• **GOAL**
Continue the news article on Gordon Brown and the UK's EU budget rebate, starting after its final sentence.

╭─ SUPPLIED TEXT

17 November 2004

Search all issues

powered by FreeFind

Send Your Feedback!

Brown clashes with EU ministers over UK's budget rebate

UK Chancellor of the Exchequer Gordon Brown sought to counter calls from Germany and the Netherlands to cut Britain's annual rebate from the European Union budget, saying current proposals are premature and the rebate remains fully justified.
The European Commission, the EU's executive arm, proposes to trim the rebate, worth 5.2 billion euros in 2003, so that other EU contributors such as the Netherlands and Germany can also get refunds.
“The rebate has been, is and will remain fully justified,” Brown told reporters today following meetings with other European finance ministers in Brussels. “We receive the lowest receipts per head or as a share of national income of any country.”
Demanding that “I want my money back,” former British Prime Minister Margaret Thatcher won the rebate in 1984 by arguing that Britain gets a relatively small share of EU farm subsidies and regional aid. The Netherlands and Germany, backed by the commission, are now insisting on a similar deal for other net payers. Brown insisted that the commission trim its spending ceiling to no more than 1 percent of gross domestic product and called proposals to boost the EU's budget by 35 percent between 2007 and 2013 “unrealistic and implausible.”

╰─
╭─ PROVIDED INFORMATION

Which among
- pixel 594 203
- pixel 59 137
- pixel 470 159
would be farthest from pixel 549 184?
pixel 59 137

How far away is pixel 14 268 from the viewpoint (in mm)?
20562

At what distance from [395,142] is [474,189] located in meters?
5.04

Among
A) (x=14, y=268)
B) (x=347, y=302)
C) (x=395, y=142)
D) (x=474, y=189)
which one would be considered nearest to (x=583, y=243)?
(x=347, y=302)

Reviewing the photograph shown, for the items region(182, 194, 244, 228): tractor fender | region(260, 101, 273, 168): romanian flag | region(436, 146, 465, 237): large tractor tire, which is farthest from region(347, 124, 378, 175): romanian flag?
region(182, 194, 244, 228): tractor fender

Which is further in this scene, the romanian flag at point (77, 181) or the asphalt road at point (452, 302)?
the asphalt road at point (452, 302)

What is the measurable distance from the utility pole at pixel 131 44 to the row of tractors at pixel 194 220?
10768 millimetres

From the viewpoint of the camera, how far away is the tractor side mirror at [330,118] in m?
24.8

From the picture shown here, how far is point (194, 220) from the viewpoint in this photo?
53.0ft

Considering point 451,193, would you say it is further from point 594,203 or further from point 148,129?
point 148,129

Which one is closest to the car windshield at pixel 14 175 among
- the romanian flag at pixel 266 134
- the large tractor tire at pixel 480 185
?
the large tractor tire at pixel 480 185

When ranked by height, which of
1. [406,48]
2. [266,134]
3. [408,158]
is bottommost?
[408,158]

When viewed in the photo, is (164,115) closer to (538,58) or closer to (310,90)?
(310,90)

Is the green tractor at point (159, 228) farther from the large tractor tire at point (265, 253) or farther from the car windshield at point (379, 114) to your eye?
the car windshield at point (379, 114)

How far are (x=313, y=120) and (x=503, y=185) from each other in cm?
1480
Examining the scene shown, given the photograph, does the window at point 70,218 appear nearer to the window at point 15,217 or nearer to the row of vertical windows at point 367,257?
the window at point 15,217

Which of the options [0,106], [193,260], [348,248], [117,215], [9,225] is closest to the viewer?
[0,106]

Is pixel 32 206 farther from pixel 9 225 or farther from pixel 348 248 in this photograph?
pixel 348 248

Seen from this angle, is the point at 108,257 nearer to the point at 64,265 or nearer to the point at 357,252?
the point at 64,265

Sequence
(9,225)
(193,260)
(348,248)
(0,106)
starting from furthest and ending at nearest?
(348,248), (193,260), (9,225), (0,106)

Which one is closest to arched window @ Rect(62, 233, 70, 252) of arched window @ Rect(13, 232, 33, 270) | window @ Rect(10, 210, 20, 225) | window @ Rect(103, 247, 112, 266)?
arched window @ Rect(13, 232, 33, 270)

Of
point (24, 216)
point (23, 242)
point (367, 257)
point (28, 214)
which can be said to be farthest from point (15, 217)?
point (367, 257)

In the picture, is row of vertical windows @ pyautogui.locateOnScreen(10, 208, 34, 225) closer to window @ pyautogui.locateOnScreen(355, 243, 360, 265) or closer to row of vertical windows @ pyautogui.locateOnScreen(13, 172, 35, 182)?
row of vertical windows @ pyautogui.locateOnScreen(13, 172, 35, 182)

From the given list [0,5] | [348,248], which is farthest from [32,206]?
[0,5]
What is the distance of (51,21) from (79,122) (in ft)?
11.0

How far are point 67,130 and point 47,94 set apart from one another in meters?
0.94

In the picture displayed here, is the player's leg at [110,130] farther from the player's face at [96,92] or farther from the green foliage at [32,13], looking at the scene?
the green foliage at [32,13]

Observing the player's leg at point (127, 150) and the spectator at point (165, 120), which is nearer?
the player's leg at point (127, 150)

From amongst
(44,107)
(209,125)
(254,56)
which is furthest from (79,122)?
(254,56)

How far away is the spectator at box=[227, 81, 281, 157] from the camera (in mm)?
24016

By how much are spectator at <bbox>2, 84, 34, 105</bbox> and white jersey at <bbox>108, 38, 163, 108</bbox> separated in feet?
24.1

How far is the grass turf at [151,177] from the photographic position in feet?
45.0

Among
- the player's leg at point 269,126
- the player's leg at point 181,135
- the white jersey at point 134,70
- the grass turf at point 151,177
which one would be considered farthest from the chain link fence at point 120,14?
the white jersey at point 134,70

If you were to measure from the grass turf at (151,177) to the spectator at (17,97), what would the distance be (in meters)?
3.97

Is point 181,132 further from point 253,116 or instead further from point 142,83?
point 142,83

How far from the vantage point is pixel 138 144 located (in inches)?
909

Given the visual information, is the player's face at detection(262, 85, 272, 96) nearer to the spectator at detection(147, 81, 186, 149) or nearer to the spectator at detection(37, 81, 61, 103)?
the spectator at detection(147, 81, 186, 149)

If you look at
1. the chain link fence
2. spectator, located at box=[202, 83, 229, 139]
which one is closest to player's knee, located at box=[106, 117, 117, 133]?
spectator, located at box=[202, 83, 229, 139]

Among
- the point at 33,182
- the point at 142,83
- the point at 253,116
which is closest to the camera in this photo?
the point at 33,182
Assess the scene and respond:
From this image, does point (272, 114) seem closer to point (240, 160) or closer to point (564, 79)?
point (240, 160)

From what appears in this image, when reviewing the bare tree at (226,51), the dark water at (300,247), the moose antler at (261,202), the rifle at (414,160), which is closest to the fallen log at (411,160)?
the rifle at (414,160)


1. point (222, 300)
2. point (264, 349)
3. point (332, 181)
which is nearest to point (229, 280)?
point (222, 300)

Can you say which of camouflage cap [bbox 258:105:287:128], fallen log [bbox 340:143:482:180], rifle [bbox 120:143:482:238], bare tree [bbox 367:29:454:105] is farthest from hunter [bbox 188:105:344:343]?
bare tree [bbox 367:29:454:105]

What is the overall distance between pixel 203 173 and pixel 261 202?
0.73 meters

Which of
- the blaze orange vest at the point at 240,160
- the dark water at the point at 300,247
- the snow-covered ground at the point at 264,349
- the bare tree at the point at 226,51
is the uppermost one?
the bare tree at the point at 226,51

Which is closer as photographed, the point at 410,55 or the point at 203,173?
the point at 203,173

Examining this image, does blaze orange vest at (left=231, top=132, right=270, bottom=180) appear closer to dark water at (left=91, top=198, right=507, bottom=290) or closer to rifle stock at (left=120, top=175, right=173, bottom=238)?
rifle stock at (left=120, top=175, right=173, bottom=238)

╰─

• **RESPONSE BELOW**
The commission has proposed a “correction mechanism” in which the British rebate would be reduced so that some of that other net contributing countries get a share of the money.
“We had quite some difference of opinions in the room,” said Dutch Finance Minister Gerrit Zalm. “Some countries are very much in favour, some are very much against, and there's a middle group that wants to consider it.”
Germany, the biggest contributor to the EU's 100 billion euro annual budget, said payments should be based on per-capita GDP. Germany contributed 7.7 billion euros to the budget in 2003, or 0.36 percent of gross national income. The Netherlands paid 1.9 billion, or 0.43 percent, while the UK paid 2.8 billion euros or 0.16 percent.
“I made it clear that the limits of what Germany can bear have been reached,” said Finance Minister Hans Eichel. “We need a correction mechanism. We can't accept that we share the third highest per-capita GDP contributions.”

Copyright © Newsworks Ltd. Malta.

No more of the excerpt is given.